Both of them, I know, would be glad of this day.
Perhaps the speaker knows it, too, because he asks, “Which of us does not realize that unseen witnesses are around us? Think ye, that the patriot soldiers or statesmen, who stood around Washington in war and peace, are absent from a scene like this? Adams and Jefferson, by whose lives and deaths this day has been doubly hallowed; Hamilton and Madison, are present, visibly present, in the venerated persons of those nearest and dearest to them in life,” he says, pausing to turn and point at Dolley and me, bidding us to stand.
We do, hands clasped. And the crowd’s applause vibrates under my feet. I lift my eyes heavenward into the bright July sky, wondering if the orator speaks truly.
Are you here, Alexander?
As if in answer, at that very moment, the speaker recites a portion of the Farewell Address, calling out over the crowd: “‘Properly estimate the immense value of your National Union to your happiness and to your political safety and prosperity, watching for its preservation with jealous anxiety; discountenancing any who suggest it can be abandoned; and indignantly frowning upon every attempt to alienate any portion of the country from the rest.’”
Washington’s words. But Alexander’s, too.
Even a few of mine.
From the corner of my eye, I see Congressman Lincoln lean forward, listening intently. And warmth steals over me to realize that even beyond the grave, Alexander Hamilton still speaks to his country and his countrymen. That he’ll continue to speak to generation after generation of Americans. That he’s speaking to me, even now, as the sunlight plays warm over my cheeks.

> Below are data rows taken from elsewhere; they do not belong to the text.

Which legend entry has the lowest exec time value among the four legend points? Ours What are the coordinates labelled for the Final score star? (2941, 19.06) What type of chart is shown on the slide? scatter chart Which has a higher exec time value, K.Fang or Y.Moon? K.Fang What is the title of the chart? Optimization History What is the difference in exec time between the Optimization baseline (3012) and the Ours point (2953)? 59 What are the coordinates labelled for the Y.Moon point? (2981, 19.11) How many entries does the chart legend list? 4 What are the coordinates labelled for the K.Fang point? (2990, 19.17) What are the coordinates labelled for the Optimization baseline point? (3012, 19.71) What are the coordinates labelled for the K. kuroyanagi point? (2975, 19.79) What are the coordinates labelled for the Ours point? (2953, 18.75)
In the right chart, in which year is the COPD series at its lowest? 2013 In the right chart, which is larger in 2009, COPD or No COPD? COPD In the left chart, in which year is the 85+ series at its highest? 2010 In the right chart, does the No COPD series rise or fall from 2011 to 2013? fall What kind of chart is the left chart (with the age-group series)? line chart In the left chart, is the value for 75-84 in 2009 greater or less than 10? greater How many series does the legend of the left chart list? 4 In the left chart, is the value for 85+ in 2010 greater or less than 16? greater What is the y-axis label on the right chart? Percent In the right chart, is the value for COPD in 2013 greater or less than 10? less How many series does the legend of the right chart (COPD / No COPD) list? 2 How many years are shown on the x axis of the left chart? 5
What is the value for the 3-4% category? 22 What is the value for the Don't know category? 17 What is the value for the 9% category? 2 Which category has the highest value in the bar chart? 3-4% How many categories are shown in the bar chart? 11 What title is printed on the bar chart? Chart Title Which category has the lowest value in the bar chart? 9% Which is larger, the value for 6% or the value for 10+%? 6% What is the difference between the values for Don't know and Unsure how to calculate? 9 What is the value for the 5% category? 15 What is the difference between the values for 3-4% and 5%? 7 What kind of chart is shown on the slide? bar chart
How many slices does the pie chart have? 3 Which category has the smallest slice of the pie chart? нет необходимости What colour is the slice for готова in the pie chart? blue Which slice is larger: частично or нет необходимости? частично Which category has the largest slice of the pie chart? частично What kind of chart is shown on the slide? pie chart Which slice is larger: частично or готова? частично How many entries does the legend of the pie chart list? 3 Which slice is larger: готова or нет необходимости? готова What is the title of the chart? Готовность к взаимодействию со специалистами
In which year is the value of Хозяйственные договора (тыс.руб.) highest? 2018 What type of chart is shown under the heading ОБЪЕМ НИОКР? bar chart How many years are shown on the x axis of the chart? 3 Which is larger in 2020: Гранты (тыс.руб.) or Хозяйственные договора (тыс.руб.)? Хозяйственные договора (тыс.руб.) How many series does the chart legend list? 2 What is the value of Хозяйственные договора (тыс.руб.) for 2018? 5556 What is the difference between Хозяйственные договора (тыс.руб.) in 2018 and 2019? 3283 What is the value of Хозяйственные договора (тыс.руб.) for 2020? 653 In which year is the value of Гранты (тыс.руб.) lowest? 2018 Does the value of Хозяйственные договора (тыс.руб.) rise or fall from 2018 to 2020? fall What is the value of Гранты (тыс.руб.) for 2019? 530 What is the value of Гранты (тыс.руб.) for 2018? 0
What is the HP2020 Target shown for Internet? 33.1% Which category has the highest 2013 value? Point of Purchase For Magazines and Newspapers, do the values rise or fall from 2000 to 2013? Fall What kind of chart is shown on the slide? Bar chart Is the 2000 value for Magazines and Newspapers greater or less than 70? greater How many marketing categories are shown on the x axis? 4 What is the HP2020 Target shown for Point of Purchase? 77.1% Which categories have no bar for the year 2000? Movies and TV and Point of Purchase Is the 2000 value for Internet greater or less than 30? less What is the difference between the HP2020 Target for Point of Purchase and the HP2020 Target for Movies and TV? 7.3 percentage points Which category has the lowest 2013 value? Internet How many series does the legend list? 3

And I nearly laugh for the unexpected joy of our reunion.
For nearly fifty years, I’ve searched for my husband. At the Pastures, on the river, at his gravesite, and in the empty rooms of the house we built together. In portraits and busts and the faces of his children. In letters, pamphlets, account books, newspaper clippings, and treatises. I’ve searched for Alexander, despairing that there was no part of him still in this world, and that I couldn’t be where any part of him is now.
But Alexander is here, as warm and alive as the day we renewed our marriage and made love in the sun. He’s inside me and all around me in the country that was created in his image. For there’s not one person in the crowd who would be here without him.
This city, this government, this nation, would not exist without his efforts.
Washington might be first in the hearts of his countrymen.
But this is Alexander Hamilton’s country.
A stone monument can crumble—all eventually do. But Alexander built a monument for himself of ideas and ideals, weaving himself into the fabric of the nation such that not a thread can be pulled without destroying the whole.
Oh, there are those who tried. And I supposed they might keep on trying. But, as the speaker says, we’ve put the great American-built locomotive “Liberty” on its course, and now people the world over examine the model of this mighty engine, and copy its construction and imitate its machinery. Alexander is everywhere people are heard calling their rulers to account. Alexander is everywhere the cry is raised for the right to vote, trial by jury, freedom of the press, written constitutions, representative systems, and republican forms.